The finding that shorter TE resulted in more precise estimation is not as trivial as it seems at first sight. While shorter TE would correspond to higher signal based on theory, it is important to note that a shorter TE is achieved at the expense of k-space coverage (via higher SENSE factor and/or lower partial Fourier factor). Fewer data samples in k-space are associated with higher noise levels, thus shorter TE does not always result in higher SNR. As a matter of fact, our data showed that a TE of 3.6ms yielded lowest SNR in the tissue regions. This is consistent with the common practice in the ASL literature that few studies used a TE of less than 5ms (29,30,38,39). For the blood signal in the TRUST data, however, shorter TE resulted in a drastic increase in SNR and estimation precision (Fig. 4a). This improvement was attributed to both a signal increase (by 31%) and a noise reduction (by 34%) at shorter TE. Numerical simulations confirmed that such a large increase in signal intensity is expected for spins flowing at a velocity characteristic of the sagittal sinus (24), in which the excited spins may have flown out of the original voxel by the time the signal is acquired. The extent of the noise reduction was also consistent with simulations using pulsatile flow (22–60 cm/s within one cardiac cycle, mean velocity 35 cm/s). Therefore, we conjecture that the noise reduction at shorter TE is primarily attributed to a reduction in pulsation-related fluctuation. An alternative strategy to the use of a short TE is to apply flow-compensating gradients. Although the use of additional gradients will increase the TE value, flow-compensation are expected to improve spin coherence within a voxel. The benefit of such schemes shall be assessed in future studies.

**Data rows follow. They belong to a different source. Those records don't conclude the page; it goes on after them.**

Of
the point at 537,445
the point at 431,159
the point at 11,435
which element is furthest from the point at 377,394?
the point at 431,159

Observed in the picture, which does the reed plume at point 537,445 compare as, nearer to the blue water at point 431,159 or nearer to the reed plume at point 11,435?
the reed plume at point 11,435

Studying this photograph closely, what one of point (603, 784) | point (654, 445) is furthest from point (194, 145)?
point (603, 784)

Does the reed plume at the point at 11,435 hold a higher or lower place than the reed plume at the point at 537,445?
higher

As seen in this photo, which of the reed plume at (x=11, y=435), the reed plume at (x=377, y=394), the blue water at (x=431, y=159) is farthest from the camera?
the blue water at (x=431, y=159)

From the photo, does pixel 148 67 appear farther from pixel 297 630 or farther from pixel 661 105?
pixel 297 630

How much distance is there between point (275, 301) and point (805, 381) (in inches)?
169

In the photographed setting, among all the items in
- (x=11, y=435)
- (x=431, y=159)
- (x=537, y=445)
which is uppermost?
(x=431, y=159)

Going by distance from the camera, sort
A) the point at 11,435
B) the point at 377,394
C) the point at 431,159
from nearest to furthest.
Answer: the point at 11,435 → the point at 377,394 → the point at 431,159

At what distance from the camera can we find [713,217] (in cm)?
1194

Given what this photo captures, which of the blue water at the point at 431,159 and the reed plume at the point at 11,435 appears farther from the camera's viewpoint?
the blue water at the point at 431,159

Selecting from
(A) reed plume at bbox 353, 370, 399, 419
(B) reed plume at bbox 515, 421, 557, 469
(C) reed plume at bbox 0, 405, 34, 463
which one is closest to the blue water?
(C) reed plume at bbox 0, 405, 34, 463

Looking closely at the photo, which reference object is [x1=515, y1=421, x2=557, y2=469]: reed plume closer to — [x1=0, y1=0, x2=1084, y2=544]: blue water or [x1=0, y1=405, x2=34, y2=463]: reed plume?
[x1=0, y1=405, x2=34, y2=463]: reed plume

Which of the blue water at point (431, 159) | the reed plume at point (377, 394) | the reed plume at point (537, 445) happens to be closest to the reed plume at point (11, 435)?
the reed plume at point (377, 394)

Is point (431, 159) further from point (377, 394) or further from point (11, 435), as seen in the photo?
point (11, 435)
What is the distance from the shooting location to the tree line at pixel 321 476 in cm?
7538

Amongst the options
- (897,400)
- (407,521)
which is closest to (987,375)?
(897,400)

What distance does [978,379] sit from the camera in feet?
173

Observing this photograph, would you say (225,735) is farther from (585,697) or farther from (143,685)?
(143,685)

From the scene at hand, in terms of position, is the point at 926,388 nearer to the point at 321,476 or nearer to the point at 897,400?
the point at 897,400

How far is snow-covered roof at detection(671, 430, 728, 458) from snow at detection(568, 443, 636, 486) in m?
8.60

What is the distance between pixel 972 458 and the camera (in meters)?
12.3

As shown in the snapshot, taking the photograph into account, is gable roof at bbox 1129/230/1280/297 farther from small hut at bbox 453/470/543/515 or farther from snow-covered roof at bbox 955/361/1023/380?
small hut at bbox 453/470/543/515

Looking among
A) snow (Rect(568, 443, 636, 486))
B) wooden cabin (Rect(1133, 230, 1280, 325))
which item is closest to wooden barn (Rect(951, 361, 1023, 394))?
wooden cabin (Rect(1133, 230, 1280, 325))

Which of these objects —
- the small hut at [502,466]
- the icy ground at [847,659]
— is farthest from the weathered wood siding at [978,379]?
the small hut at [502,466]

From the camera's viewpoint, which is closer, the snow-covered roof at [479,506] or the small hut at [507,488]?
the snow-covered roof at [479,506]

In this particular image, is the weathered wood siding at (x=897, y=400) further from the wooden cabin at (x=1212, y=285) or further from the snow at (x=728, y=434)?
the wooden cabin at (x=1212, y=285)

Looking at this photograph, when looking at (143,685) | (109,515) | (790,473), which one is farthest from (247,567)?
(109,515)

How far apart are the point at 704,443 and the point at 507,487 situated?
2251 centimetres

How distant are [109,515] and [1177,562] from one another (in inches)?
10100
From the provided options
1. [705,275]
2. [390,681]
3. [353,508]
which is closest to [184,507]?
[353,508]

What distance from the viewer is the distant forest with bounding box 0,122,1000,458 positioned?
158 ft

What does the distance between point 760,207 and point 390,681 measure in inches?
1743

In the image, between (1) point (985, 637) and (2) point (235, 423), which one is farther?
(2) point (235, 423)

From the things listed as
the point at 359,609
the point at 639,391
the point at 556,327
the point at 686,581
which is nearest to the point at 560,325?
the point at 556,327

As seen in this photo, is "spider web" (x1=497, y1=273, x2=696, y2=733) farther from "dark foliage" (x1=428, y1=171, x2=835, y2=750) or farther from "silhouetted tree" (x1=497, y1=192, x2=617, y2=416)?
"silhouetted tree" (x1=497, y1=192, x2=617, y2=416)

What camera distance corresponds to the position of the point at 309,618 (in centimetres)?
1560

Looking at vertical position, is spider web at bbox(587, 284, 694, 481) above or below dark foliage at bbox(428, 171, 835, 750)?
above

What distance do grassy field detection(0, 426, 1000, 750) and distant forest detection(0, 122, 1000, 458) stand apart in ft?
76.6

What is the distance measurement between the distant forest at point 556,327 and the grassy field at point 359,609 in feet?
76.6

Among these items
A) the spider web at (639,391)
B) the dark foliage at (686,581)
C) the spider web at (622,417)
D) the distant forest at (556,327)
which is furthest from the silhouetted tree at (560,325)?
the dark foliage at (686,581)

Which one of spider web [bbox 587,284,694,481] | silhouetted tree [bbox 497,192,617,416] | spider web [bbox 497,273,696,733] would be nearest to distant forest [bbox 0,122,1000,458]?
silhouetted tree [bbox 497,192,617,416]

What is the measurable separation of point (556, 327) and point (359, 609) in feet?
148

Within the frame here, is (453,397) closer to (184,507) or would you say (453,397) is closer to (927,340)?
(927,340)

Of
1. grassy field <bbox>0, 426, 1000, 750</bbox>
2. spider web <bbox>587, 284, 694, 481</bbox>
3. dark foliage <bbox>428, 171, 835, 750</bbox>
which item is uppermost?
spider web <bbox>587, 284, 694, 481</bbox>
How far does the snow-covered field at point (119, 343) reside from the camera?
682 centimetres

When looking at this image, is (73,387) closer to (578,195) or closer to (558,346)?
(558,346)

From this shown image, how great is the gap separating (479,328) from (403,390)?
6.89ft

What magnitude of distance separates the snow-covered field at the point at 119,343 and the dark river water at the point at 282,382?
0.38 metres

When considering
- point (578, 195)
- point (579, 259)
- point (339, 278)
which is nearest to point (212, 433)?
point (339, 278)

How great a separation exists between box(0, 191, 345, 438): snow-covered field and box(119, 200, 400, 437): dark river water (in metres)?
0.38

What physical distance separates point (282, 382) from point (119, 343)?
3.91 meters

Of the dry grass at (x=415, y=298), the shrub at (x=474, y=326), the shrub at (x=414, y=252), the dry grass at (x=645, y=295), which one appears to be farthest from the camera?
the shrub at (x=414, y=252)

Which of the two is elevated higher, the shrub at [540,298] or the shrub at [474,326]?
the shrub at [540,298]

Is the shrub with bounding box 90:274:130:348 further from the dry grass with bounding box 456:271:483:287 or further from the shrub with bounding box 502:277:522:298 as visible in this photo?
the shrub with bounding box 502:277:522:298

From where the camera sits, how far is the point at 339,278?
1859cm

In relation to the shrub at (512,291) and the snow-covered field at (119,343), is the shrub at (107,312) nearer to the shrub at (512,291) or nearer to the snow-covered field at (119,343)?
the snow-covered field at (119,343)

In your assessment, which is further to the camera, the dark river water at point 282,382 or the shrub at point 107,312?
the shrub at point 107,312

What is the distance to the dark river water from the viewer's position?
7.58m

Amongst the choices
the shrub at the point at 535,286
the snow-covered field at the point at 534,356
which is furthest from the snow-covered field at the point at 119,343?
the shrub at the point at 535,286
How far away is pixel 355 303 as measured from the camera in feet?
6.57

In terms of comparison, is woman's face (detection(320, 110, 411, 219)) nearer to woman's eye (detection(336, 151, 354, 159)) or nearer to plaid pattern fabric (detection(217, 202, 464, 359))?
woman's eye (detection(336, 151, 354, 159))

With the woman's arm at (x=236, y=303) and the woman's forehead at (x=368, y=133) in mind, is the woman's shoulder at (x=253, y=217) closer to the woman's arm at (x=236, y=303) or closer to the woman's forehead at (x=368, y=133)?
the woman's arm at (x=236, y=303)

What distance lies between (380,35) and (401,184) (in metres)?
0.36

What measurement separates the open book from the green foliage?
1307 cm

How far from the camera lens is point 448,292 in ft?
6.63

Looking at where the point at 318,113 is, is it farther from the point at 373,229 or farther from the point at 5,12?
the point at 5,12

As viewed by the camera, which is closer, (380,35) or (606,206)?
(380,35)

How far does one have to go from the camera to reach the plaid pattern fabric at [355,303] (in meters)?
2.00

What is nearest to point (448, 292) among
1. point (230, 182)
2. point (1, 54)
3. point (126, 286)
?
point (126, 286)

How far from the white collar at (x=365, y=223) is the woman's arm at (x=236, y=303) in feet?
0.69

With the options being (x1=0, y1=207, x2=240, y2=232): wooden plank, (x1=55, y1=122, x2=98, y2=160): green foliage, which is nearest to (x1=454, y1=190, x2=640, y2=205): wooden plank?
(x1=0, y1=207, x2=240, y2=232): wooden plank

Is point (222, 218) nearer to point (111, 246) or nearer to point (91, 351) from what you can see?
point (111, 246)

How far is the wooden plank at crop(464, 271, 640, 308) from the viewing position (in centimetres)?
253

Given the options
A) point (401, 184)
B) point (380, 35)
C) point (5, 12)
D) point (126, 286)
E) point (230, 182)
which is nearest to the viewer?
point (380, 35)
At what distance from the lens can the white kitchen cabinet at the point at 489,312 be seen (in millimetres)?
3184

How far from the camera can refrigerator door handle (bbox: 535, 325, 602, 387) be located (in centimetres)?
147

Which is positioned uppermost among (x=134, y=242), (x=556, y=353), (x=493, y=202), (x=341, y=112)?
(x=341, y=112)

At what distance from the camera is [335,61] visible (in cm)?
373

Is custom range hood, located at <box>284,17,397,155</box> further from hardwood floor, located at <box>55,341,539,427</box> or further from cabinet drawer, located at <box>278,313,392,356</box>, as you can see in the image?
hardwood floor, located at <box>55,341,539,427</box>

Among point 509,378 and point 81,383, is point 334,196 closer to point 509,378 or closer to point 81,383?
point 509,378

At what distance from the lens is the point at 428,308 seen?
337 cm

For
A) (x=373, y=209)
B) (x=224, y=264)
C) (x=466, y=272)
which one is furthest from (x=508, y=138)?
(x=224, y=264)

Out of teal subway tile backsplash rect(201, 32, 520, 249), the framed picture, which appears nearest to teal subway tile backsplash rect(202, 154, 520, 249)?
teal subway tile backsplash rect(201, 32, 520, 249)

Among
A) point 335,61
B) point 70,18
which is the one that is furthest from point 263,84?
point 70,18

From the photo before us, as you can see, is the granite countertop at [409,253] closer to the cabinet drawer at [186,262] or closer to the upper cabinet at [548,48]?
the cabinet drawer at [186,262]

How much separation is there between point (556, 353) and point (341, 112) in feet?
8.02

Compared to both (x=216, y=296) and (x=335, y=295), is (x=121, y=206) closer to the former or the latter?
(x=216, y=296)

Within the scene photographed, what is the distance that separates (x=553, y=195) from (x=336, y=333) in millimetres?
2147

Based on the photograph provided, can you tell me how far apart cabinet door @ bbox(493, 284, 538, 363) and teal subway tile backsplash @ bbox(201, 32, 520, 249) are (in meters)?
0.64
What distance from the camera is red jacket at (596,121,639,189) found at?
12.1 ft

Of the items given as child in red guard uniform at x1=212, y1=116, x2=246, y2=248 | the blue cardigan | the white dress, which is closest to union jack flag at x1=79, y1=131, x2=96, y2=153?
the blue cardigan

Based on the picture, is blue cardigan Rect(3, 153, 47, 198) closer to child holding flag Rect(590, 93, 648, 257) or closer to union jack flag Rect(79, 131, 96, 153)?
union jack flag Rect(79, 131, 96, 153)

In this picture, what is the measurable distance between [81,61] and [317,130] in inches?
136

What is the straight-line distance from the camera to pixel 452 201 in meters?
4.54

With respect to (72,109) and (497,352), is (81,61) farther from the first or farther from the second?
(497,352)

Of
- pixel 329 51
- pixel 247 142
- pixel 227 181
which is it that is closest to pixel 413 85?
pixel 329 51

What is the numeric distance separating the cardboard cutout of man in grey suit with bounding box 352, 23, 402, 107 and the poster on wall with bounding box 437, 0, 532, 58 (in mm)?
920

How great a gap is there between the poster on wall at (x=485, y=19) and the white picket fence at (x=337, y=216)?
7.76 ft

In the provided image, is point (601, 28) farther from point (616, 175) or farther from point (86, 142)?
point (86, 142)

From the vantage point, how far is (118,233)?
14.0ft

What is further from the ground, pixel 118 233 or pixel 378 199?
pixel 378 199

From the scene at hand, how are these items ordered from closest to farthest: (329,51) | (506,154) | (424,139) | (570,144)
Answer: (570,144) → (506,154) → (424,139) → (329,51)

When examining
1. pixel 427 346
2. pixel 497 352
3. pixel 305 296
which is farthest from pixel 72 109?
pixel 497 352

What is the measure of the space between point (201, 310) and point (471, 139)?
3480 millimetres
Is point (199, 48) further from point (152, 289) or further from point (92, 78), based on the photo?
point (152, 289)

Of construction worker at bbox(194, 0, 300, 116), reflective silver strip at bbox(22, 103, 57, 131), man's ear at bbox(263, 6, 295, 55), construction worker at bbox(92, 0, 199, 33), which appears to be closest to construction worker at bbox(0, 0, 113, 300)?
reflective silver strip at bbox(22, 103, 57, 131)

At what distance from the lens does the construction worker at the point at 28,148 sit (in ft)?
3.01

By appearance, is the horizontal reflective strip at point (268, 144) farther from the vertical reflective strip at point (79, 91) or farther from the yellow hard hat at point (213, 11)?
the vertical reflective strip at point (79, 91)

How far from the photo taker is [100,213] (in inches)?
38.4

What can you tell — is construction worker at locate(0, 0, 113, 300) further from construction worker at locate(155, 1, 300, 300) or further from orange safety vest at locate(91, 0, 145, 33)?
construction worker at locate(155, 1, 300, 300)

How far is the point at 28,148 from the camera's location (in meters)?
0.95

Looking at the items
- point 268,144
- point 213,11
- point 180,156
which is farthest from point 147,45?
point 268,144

The findings from the present study should be interpreted in view of a few limitations. First, the TR and TE dependence studies were conducted in separate cohorts, making the results not directly comparable. This design was chosen because of the relatively long duration of each study. The TR dependence study included 18 TRUST scans with varying TR and took about 1 hour. The TE dependence study took about half an hour. We were concerned that excessive scan time might result in greater motion and physiologic fluctuations. Thus we separated the TR and TE studies. During the scan, subjects were allowed to watch a movie in order to prevent them from falling asleep. Second, in explaining the TR-dependent over-estimation in the original TRUST sequence, we have primarily focused on the spin history and magnetization evolution. The lower SNR in the shorter TR scans could have also contributed to the higher R₂, as demonstrated in the TE-dependence study. However, we note that the effect of SNR on R₂ is on the order of 1 s^-1, which is much less than that observed in the experimental data (Fig. 3a). Thus, the spin history effect is the predominant factor in the TR-dependence data. Finally, the TRUST technique has only been used to measure Y_v in large vessels. In order to estimate Y_v in smaller vessels, more advanced tagging schemes such as velocity selective labeling are needed (35).

Conclusion

We improved the speed and reliability of cerebral oxygenation measurement using a modified implementation of TRUST MRI. We recommend the use of post-saturation TRUST sequence with a TR of 3000ms and a TE of 3.6ms, which allows the determination of global venous oxygenation with scan duration of 1 minute 12 seconds and an estimation precision of ±1%.